Today, The Age has a story titled ‘Extremists drive out India’s rising tennis star’. This reminds me of what was happening with Mehta in Varanasi several years ago, and has often been the fate that has befallen westernised/privileged/elite Indians like Rushdie and others. Perhaps Mirza’s story is complicated by the fact that she is a ‘Muslim woman’. But should it be? Why has she chosen not to play in her own country? Surely, that would be every sportsperson’s dream.

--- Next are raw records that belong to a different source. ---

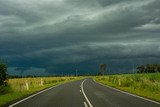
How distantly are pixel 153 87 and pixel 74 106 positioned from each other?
15.5 meters

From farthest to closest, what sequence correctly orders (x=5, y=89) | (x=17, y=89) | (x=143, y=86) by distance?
(x=143, y=86), (x=17, y=89), (x=5, y=89)

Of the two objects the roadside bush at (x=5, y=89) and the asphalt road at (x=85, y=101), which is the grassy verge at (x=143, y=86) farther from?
the roadside bush at (x=5, y=89)

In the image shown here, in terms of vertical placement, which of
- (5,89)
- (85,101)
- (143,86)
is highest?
(5,89)

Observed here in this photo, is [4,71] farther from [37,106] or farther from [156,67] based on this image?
[156,67]

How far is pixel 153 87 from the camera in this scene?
30984mm

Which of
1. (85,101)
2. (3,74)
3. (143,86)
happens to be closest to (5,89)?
(3,74)

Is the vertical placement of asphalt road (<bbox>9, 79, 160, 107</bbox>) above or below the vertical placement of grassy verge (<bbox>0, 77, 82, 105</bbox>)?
below

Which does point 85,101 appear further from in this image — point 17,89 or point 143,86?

Would it be a leap to suggest that screening/shooting in India would be Mehta’s dream (and perhaps mine too)? Then why the fear(s)? While it is all too easy to brand India as a land of religious extremism, it is harder to remember that it is the same country that has produced people like Mehta and Mirza. Theoretically speaking, the post-colonial reality of contemporary India lies somewhere between the ‘indigenous’ and the ‘western’ models, and perhaps is complex enough to encompass these apparent anomalies. With such seemingly contradictory realities co-existing, it would be naïve to brand the nation as either a land or rising fundamentalism, or a rising economic superpower. Perhaps the heterogeneity of the country is a call for intellectuals to re-think post-colonial theory in a way that it considers power relations that operate within a nation, between natives and diasporic citizens, between the diaspora and host societies, as well as taking into account changing global dynamics where the dominance of the erstwhile powerful nations is being threatened by the new cultural and economic might of China, India and other ‘emerging’ societies. With all these radical inclusions, should post-colonial theory even be called that? Maybe all it needs is a transnational dimension (while remaining specific to contexts). Can transnational post-colonial theory be exemplified by a Deepa Mehta film?